> **STATED EXERCISE**: Please transcribe, word for word, the passage of the beach vendor thread that begins with the words containing "## Longford (May" and ends with "(Jan 18, 2009)".

* START PROVIDED TEXT *

You guys have given me another chance to extoll the virtues of my favorite beaches in Mexico where the chances of running into an annoying beach vendor usually selling total crap are practically nil or even altogether nil. Because Mexico has this incredibly huge and varied shoreline on four seas, there are places you can visit on the Pacific, Sea of Cortez, Caribbean or Gulf of Mexico and never be pestered by anyone except your spouse and many of the places I speak of have extraordinarily beautiful baches and crystal waters but you need to learn where these are on your own. I am not seeking human company at this stage of my life, only dogs.

Of course, as I have stated before, my favorite beaches are those seemingly endless and deserted beaches adjacent to Lake Chapala for several reasons:
* Outside of town, there´s usually nobody there except perhaps, occasionally, someone passing by walking to work or fishermen going about their business with no interest in you as you walk by. If you ever spotted a vendor on these beaches,it would be his bleached bones and any aging Coca- Colas in a container he had hoped to sell without accomplishing even one sale of one bottle.
* The beach is hard packed mud and sand to facilitate strolling with your mutts unlike the sea beaches which are often deep, soft, annoying fine sand difficult to walk in. Also there is no chance of any sleeper waves washing your mutts out to sea as on the Pacific although that may be a mixed blessing.
* If you have the good fortune to live near the lake, you don´t have to pack five rambunctious canines into your car and drive to the beach. Just walk out your front door or down a block or two and there you area.

I no longer know what is more annoying; street and beach vendors or Las Vegas. It´s a toss-up.


----------



## sparks (Jun 17, 2007)

I live on the beach and they "bother" Mexicans as much or more than gringos. My neighbor's line is "no, otra dia". A steady stream of them on weekends


----------



## Longford (May 25, 2012)

Yes, it's a popular misconception that vendors confine their efforts to just the most popular tourist destinations. And, yes, it's the Mexicans the vendors primarily target for their sales efforts ... but anyone within arm reach or who can hear them are subject to their sales pitch. We're talking about Mexico, so whatever the situation may be elsewhere on the planet ... is, IMO, irrelevant.


----------



## Hound Dog (Jan 18, 2009)

_


Longford said:



Yes, it's a popular misconception that vendors confine their efforts to just the most popular tourist destinations. And, yes, it's the Mexicans the vendors primarily target for their sales efforts ... but anyone within arm reach or who can hear them are subject to their sales pitch. *We're talking about Mexico, so whatever the situation may be elsewhere on the planet ... is, IMO, irrelevant.*

Click to expand...

* END PROVIDED TEXT *
* START GIVEN MATERIAL *

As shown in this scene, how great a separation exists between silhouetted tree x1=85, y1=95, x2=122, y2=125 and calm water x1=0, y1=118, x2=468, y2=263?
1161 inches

* END GIVEN MATERIAL *

> **WRITTEN RESPONSE**:
## Longford (May 25, 2012)

Yes, it's a popular misconception that vendors confine their efforts to just the most popular tourist destinations. And, yes, it's the Mexicans the vendors primarily target for their sales efforts ... but anyone within arm reach or who can hear them are subject to their sales pitch. We're talking about Mexico, so whatever the situation may be elsewhere on the planet ... is, IMO, irrelevant.


----------



## Hound Dog (Jan 18, 2009)